Ici Agnese de son côté, la veuve du sien, tâchaient de combattre ces raisonnements ; don Abbondio les reproduisait sous une autre forme, et c’était toujours à recommencer, lorsque voilà Renzo qui survint d’un pas résolu et avec une nouvelle sur sa figure ; il entre et dit :

« Monsieur le marquis *** est arrivé.

— Qu’est-ce que cela veut dire ? arrivé où ? demanda don Abbondio en se dressant.

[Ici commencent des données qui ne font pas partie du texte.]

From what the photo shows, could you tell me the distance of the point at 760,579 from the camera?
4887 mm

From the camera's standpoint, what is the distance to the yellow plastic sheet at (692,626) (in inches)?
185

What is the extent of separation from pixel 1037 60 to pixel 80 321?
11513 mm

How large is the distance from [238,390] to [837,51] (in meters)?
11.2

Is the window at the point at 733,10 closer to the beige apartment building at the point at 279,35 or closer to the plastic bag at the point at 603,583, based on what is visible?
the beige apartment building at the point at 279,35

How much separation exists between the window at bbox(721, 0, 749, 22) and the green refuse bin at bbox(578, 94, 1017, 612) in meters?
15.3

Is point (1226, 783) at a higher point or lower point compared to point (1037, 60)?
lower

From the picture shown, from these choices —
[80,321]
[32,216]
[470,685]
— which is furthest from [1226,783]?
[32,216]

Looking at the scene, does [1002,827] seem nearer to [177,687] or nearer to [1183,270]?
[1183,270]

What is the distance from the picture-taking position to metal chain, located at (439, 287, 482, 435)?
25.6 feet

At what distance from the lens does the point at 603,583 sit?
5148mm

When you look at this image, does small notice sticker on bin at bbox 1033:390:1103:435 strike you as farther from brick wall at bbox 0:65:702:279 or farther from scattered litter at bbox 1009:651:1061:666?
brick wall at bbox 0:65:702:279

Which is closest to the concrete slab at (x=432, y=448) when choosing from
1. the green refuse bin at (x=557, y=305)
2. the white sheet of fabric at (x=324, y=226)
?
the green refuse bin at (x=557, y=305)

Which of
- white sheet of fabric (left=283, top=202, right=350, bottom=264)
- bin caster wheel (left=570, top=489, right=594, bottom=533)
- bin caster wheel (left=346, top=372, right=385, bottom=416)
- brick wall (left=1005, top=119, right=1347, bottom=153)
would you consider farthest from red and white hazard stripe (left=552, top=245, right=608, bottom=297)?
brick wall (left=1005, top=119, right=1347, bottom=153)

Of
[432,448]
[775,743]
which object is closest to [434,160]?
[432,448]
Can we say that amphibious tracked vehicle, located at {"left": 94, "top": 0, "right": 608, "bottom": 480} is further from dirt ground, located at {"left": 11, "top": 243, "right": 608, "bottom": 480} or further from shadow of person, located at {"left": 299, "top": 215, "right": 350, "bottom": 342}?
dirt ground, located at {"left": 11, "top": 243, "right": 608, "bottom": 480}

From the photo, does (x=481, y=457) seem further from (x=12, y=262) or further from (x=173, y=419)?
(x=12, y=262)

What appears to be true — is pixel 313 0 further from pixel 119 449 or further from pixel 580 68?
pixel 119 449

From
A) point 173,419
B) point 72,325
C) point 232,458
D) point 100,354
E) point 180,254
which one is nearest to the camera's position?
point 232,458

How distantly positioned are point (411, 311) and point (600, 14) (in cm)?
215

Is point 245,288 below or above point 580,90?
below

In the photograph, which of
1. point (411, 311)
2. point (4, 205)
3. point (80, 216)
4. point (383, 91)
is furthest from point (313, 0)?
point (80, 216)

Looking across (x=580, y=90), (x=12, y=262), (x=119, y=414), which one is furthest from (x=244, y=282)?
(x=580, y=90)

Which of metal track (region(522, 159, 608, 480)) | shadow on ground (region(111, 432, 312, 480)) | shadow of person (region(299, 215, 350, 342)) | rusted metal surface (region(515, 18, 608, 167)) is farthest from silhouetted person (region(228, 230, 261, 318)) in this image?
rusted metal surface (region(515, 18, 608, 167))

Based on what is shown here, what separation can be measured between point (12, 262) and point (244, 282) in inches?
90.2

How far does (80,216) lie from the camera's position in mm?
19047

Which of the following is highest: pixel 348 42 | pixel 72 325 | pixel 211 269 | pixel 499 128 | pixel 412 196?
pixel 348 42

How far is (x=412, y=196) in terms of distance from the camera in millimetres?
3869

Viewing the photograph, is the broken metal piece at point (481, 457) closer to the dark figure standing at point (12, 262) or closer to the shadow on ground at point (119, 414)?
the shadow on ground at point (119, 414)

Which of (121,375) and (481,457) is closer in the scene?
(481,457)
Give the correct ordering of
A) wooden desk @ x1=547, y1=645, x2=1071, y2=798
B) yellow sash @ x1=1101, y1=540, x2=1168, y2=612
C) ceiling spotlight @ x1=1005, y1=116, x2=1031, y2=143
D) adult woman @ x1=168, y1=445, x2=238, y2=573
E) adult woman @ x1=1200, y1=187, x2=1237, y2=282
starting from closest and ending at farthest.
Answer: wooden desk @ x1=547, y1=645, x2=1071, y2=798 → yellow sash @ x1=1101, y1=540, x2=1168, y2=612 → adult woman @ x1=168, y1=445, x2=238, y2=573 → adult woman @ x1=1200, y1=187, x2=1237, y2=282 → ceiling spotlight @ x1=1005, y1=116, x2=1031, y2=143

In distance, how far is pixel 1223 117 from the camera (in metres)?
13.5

— Il est arrivé à son château qui était celui de don Rodrigo ; parce que ce monsieur le marquis est l’héritier par fidéicommis, comme on dit ; de sorte qu’il n’y a plus de doute. Pour moi, j’en serais bien aise, si je pouvais savoir que ce pauvre homme a fait bonne fin. Ce qu’il y a de sûr, c’est que jusqu’ici j’ai dit pour lui des pater noster, et qu’à présent je lui dirai des de profundis. Et ce monsieur le marquis est un vrai brave homme.

— Sûrement, dit don Abbondio ; j’ai entendu parler de lui plus d’une fois, comme d’un très-digne gentilhomme, un homme de la vieille roche. Mais est-ce bien vrai ?…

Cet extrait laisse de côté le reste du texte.